Economics: The sub prime market

Aug 14, 2007 13:13

One of the most complicated structures of the human race and the most esoteric to me. One of the only signs that we are an intelligent life form, and something truly more complicated than rocket science. This is a topic I cannot hope to understand.

Governments are pumping in money to stabilize the economy. I understand global economics even less so than local economics, but I find it interesting that
insomnia   asks how it can be that: While lenders got rich lending to irresponsible people (who should have never been allowed to get into debts for homes they cannot own), the tax money of innocent earners are going into the markets to bail them out. In other words - if I run up my credit card bill super high due to irresponsible spending, the govt. will bail me (and my lender) out by handing me YOUR tax money.

The underlying reason for the sub prime loaners includes a variety of factors including ignorant loaners and predatory lending. It seems to me that the system allows any entrepreneur to loan out a payment in exchange for a very high risk situation - then pass on that high risk to the world economy and come out rich and with no scratches. The system itself appears inadequate and incorrect. Perhaps there should be government regulations on the risk level allowable in the market at any given period. Especially
- if the govt. is going to bail out the supposed free market system
- when the risk is so evident i.e. loaners who can evidently never afford to pay back.

insomnia  even argues that the Govt. should be focusing on more public housing and affordable rentals for people who cannot afford housing in any other other way but through these sub-prime loans.

But back to the idea of risk - it appears that there is simply too much risk in the world economy. “Too much” is defined as more risk than anyone has the capital to back. This is basic financial responsibility - don’t risk too much more than you can actually pay for - definitely not in multiples of your entire savings. Risk is a magical intangible commodity has been used for great profit but apparently very irresponsibly.

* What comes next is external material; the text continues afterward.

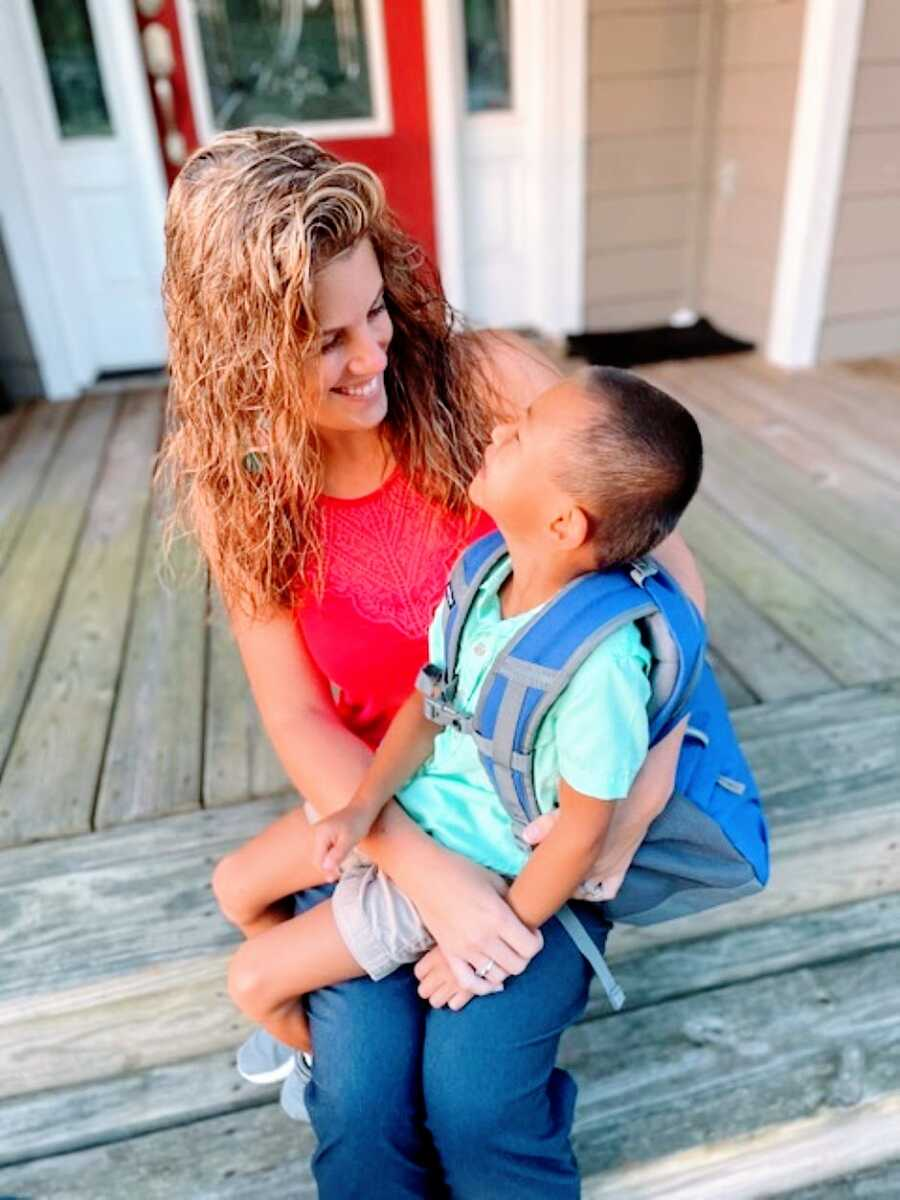 Mom and adopted son smile at each other while he sits on her lap with a backpack on before his first day of school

http://www.financialsense.com/editorials/weiss/2007/0813.html

Other than the fact that I would actually understand it somewhat, there seems to be value in going back to Gold instead of the Federal Reserve. It's the only reality check that the bizarre concept of paper money ever had.

Or perhaps we should all move to the new currencies that are being created - “Miles” (from Airlines) and “Points” (from credit cards). There is already an entire sub-economy based on these conceptual commodities with small print rules. It’s hard enough for me to keep up with the U.S. dollar even in the internet information age.

On other news: It appears that the “Walmart Retail Index” is a better indicator of the American economy than the Dow.